First Annual Release: The Arizona Budget Then and Now
Arizona Budget: Then and Now illuminates the change in Arizona state spending over the last twenty years. During the 2022 legislative session, it is vital for citizens to be aware of the state’s spending history, the entirety of the budget and the rapid pace of the recent spending increases, and influx of new State & Federal monies.
Policymakers are faced with historic General Fund cash and structural surpluses, and revenue growth that is far outpacing Executive and Legislative estimates – all despite record investments in spending areas like Education & Public Safety. A new sales tax on remote-sellers, broader income tax base, and business-friendly policies have spurred rapid tax revenue growth, and revenue collections are structurally outpacing new spending commitments. This trend appears both persistent and growing – the structural surplus has increased from $400 million in FY18 to more than $2.4 billion this year.
Methodology
The findings of this report are generated from the annual appropriations reports compiled by the Arizona Joint Legislative Budget Committee (JLBC) and Governor’s Office of Strategic Planning & Budgeting (OSPB). These reports draw from each of the annual appropriations bills, which authorize funding for each state department. The reports include appropriations from all funds including General Funds and Other Appropriated Funds, and spending from Federal Funds and other Non-Appropriated Funds. In general, “spending” and “appropriation” are used synonymously for appropriated funds throughout this report, unless explicitly clarified.
Appropriated Fund: Legislatively mandated segregation of monies into separate funds, which are specifically subject to the annual Legislative appropriations process. The General Fund (GF) is the state’s largest Appropriated Fund, as opposed to Other Funds (OF).
Non-Appropriated Fund: These funds are statutorily appropriated and not subject to the annual Legislative appropriations process. Subject to available fund monies and state law, an Agency may freely spend these monies. Federal Funds are included in non-appropriated spending.
Federal Funds: Amounts collected and made available to this state by the federal government, usually in the form of grants or matching entitlement funding. Though not subject to Legislative appropriation, the Legislature maintains some control over a subset of Federal Funds through the ‘expenditure authority’ process.
Cash Balance: The remaining, unexpended and unencumbered cash in a fund at the end of a fiscal year. Specifically, revenues minus expenditures plus beginning balance.
Structural Balance: The ongoing balance in a fund at the end of a fiscal year. Specifically, ongoing revenues minus ongoing expenditures. This is intended to reflect the long-term fiscal stability of a particular Fund (typically the General Fund).
Source: http://leg.colorado.gov/sites/default/files/understanding_the_state_budget_information_paper.pdf
Key Findings
- Since 2018, Arizona’s ongoing General Fund revenue growth has averaged 9.5% – versus just 3.8% for the five years prior
- Growth is being fueled by sales and income tax collections and pre-dates the pandemic & associated Federal stimulus.
- Separate accounting by the Department of Revenue clearly flags Arizona’s new remote seller’s sales tax revenues as outperforming estimates.

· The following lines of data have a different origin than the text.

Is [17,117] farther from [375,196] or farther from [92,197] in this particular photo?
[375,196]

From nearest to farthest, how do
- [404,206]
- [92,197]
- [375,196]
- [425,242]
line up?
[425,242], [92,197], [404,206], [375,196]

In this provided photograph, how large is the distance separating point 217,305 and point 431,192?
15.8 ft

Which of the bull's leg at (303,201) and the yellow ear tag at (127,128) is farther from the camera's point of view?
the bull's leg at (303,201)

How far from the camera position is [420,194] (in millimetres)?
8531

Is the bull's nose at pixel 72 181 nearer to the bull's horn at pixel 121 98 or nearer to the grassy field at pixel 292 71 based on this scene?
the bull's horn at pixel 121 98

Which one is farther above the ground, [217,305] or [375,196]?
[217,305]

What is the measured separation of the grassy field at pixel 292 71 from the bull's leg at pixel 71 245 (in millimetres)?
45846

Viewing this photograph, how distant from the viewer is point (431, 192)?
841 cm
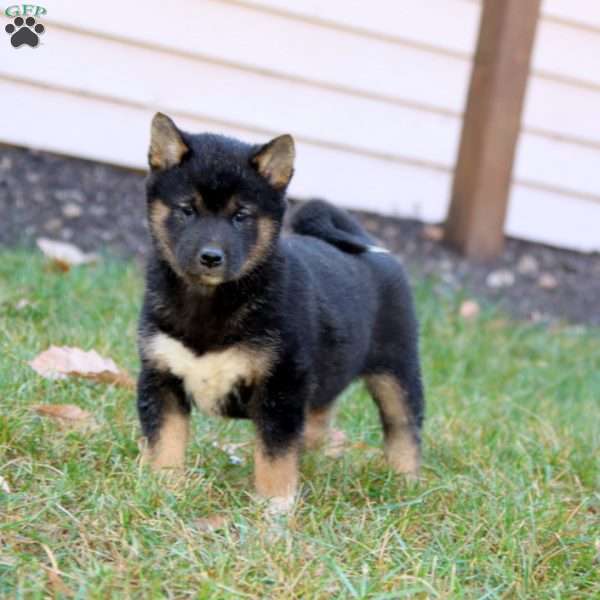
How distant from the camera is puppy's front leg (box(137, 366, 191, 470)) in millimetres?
3672

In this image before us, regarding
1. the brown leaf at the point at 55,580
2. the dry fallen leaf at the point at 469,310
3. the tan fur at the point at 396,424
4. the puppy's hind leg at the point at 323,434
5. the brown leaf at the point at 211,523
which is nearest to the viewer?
the brown leaf at the point at 55,580

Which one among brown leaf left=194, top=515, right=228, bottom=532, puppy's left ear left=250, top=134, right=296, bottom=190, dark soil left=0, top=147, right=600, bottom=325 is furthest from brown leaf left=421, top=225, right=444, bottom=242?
brown leaf left=194, top=515, right=228, bottom=532

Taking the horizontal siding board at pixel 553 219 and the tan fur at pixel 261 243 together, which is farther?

- This cycle has been the fastest for General Fund revenue growth since the 5-year period ending in fiscal year 2007.
- Policymakers have been able to rapidly increase inflation-adjusted spending for critical areas, like K-12 education, without exhausting the post-2018 surplus and within more traditional revenue expectation limits
- Over the last ten years, real (inflation adjusted) annual K-12 education spending has increased by more than $2.2 billion and is nearly half of General Fund spending. Per-pupil funding (total and inflation adjusted) is the highest it has ever been.
- Despite a 7.8% increase in ongoing spending this year, the projected General Fund structural surplus still increased 12.4% to $2.4 billion.

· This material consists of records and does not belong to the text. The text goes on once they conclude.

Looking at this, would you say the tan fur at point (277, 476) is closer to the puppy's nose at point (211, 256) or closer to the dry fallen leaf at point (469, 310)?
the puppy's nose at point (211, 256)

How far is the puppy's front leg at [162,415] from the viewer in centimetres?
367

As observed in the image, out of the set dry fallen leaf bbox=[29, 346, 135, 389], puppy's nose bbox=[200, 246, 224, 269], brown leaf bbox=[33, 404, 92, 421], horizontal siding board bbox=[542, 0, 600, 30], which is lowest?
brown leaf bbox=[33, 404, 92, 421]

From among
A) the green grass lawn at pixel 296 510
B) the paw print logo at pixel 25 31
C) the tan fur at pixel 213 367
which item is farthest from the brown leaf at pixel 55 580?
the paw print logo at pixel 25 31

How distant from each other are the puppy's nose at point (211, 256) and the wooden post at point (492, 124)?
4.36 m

- Despite policymaker intent, the 2019 Tax Omnibus bill was not revenue neutral and permanently grew the state tax base
- The 2019 Tax Omnibus (Arizona laws 2019, Ch. 273) repealed various income tax exemptions and for the first-time applied state sales taxes to out-of-state sellers; offsetting rate reductions were insufficient to maintain neutrality.
- Current revenue collections and structural surpluses are not sustainable given the state’s ongoing spending needs. The structural balance has increased rapidly from $400 million in FY18 to $2.4 billion this year, despite investments in education, public health & safety, and capital.
- Growth in spending outside of the General Fund (and particularly growth in non-appropriated spending) makes it more difficult for the Legislature and the Public to oversee the growth in government and state spending – policymakers should work to reverse this trend
- Other Fund spending increased 3.6 times faster than General Fund spending over the last twenty years.